Why an NDB – NTB merger will shake up banking

Banks are better capitalized and in greater shape than ever before. So the first banks to now raise the game and achieve real efficiency improvements through a merger will delight shareholders and customers alike while sending a healthy jolt of fear through competitors

By Echelon.

Published on April 02, 2013 with 1 Comment


Not all mergers or takeovers will create better banks. The notion, floated more than a decade ago here, that bank consolidations will lead to a more efficient financial system was misplaced. The malaise of dud loans, weak risk management, patchy coverage in rural provinces, inadequate capital, all required banks to compete fiercely to grow networks and improve processes as a first step for a more efficient financial system. 

Despite the fundamental nature of challenges facing the industry then, there were a number of attempts at consolidation. HNB tried a hostile takeover of Sampath Bank in 2000, Harry Jayawardena with HNB then tried a hostile takeover of Commercial Bank in 2005 and Commercial Bank explored a merger with NDB in 2007. They turned out to be hubris and a majority of shareholders were unconvinced they would be better off with stock in a combined entity and regulators were unconvinced consolidation would make the financial system more efficient.

In the last five years, however, the banking landscape has been turned on its head and it would be complacency and folly to ignore the benefits to shareholders and to the financial sector at large of consolidation. Banks are better capitalized, risk management systems robust, gross dud loans at all commercial banks are below 5% barring Seylan Bank, net interest margins are 4% – at their narrowest – and return on equity tops 15% at most healthy banks.

There are a number of advantages to those that have scale. Their larger networks make it possible to raise deposits more cheaply than can smaller banks and clout extends to better pricing for money raised in financial markets.
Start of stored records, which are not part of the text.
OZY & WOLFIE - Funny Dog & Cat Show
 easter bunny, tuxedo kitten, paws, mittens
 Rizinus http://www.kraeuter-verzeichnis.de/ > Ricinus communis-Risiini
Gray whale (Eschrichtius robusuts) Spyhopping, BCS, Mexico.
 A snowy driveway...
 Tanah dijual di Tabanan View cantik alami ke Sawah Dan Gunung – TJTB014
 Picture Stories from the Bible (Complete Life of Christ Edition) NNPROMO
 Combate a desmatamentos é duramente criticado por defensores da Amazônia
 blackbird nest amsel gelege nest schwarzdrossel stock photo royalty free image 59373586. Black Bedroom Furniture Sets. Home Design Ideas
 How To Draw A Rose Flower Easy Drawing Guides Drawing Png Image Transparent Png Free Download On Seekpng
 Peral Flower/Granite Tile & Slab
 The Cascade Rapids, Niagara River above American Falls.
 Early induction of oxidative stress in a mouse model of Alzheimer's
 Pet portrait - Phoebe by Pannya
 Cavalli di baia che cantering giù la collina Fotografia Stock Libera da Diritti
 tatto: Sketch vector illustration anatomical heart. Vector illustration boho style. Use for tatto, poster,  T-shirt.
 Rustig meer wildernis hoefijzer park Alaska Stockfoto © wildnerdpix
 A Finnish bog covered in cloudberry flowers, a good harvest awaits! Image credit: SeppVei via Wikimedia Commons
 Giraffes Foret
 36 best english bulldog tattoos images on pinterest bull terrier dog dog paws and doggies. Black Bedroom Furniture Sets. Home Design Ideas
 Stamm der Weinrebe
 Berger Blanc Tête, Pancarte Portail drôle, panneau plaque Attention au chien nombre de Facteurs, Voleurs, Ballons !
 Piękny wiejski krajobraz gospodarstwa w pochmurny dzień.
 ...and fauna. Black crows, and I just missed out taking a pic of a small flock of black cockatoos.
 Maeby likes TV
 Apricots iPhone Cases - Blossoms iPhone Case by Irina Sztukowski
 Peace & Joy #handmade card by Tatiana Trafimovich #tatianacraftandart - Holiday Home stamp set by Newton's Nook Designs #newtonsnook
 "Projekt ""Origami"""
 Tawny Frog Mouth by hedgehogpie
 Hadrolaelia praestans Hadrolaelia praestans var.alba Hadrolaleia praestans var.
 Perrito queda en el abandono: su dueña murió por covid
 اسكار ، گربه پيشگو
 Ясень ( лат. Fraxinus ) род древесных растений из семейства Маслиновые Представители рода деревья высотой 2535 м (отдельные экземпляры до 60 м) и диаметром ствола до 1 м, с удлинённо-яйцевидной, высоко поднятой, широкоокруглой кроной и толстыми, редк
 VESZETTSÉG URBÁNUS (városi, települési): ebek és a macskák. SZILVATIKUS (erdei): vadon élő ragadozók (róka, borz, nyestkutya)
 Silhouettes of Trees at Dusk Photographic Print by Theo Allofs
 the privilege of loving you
They are able to maintain fat margins and when necessary offer keener lending rates. Scale also helps lower risks by diversifying assets and makes it possible for banks to offer a broader range of credit products and services on which fees can be charged.
For two banks to now explore a merger will send a healthy jolt of fear industry wide and NDB and NTB for a number of reasons are the best placed to do this.
Firstly, both banks have shareholders for whom circumstance or impatience can make a quantum leap in size attractive. At NTB, John Keells Holdings (JKH) together with group firms, as founding shareholders, invested 30% of equity but now has to reduce its holding to 15% to comply with new bank ownership rules from the regulator. Central Finance (CF), the other founding shareholder, has close to 20% equity interest which it also has to reduce to 15% to comply with the new rules. Promoting shareholders expect long – term returns and NTB – a relatively young bank –hasn’t yet provided these firms a return commensurate with the disproportionately large risk they took as promoters. Any sell down would force JKH and CF to accept less than optimal returns. An obvious avenue to comply with regulatory rules is for JKH and CF to hold a smaller stake in a much larger bank.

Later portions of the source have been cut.